---
title: "Adding external data to ggseg plotting"
output: rmarkdown::html_vignette
vignette: >
  %\VignetteIndexEntry{Adding external data to ggseg plotting}
  %\VignetteEngine{knitr::rmarkdown}
  \usepackage[utf8]{inputenc}
---

```{r setup, include=F}
knitr::opts_chunk$set(eval=TRUE, 
                      fig.retina = 3)
```

## Introduction
Once you have covered the main functionality in `ggseg` you will want to use it to plot the results of your data. 
In order to do this, your data must adhere to certain specifications, so that `ggseg` can manage to merge your data with the atlas you are using.
This means you need to be able to inspect and locate the way the regions you are working with are names in the internal atlas files.
This vignette should provide the tools you need to figure these features out, and to manipulate your data to fit these requirements.

## Inspecting the atlas labels
There are several ways you can inspect what the data in the atlas looks like.
While each atlas has some small differences, they all share six main columns:  
**1. .long** - x-axis  
**2. .lat **- y-axis  
**3. .region **- name of region/network  
**4. .hemi** - hemisphere (left or right)  
**5. .side** - side of view (medial, lateral, sagittal or axial)  

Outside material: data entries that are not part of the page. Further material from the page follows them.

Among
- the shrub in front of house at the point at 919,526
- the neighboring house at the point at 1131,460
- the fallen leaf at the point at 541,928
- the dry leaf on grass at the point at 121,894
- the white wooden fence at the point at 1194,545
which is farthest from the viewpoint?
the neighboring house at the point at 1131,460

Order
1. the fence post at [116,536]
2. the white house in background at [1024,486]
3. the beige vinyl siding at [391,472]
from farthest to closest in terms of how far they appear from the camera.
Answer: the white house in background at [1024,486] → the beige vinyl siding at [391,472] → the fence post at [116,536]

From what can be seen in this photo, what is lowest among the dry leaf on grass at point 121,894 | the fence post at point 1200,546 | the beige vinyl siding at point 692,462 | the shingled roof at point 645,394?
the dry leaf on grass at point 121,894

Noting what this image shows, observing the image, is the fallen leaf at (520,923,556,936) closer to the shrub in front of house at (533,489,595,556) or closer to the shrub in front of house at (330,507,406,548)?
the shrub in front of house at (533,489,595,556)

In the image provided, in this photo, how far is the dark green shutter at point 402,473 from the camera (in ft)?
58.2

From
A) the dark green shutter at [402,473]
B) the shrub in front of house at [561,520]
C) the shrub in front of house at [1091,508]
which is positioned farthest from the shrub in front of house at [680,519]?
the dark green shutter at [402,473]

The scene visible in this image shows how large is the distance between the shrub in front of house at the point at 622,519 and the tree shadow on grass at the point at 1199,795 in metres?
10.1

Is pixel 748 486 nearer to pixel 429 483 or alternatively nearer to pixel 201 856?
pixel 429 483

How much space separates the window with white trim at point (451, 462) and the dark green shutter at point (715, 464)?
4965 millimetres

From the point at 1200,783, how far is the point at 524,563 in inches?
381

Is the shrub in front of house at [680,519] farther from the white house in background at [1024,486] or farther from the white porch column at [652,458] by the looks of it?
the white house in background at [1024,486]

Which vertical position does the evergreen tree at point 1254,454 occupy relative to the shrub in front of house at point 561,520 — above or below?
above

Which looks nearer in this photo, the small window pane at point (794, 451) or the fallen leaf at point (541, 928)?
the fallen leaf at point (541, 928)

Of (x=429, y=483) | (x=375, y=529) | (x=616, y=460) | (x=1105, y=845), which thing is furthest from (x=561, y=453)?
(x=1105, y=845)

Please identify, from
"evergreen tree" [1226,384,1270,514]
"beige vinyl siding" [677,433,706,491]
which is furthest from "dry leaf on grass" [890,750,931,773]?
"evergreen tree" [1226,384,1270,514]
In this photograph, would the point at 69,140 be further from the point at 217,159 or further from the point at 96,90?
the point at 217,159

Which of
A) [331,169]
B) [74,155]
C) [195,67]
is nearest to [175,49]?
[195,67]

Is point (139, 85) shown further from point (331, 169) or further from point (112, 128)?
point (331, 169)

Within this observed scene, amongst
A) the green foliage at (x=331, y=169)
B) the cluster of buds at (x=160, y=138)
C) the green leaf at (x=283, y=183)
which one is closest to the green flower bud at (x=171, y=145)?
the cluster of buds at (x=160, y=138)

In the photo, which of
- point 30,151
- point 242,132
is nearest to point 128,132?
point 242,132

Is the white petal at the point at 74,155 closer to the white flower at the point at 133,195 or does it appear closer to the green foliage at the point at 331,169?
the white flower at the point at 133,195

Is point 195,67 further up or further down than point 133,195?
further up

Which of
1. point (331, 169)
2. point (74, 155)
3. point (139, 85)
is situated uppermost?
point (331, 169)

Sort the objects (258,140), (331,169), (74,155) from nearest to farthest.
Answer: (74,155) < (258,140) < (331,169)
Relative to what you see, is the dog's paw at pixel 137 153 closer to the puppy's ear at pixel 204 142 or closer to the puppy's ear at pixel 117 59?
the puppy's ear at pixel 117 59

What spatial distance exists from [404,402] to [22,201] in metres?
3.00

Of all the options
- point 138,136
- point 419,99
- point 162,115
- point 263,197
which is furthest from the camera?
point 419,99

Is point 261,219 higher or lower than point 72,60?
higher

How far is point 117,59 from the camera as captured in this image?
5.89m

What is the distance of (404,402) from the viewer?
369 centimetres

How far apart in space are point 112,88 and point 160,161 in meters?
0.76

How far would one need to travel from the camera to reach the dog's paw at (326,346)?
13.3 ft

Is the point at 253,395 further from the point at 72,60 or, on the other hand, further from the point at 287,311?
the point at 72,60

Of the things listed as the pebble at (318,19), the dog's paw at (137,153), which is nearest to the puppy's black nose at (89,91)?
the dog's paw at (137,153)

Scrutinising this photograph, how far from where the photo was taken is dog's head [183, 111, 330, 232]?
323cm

Most atlases also have a `label` column, which are raw names assigned from the program run to segment/extract data.
TO inspect the atlases, call them in the console.

```{r start}
library(ggseg)
library(dplyr)
library(ggplot2)

dk
```

Further inspection of the atlas data can be explored by turning them into tibbles (or data.frames)

```{r}
as_tibble(dk)

```

Here you can see information about the `dk` atlas, and the main attributes of this atlas. 
If you want to use external data with your `ggseg` plot, you will need to make sure that your data has at least one column corresponding in name and content with another in the atlas you are using. 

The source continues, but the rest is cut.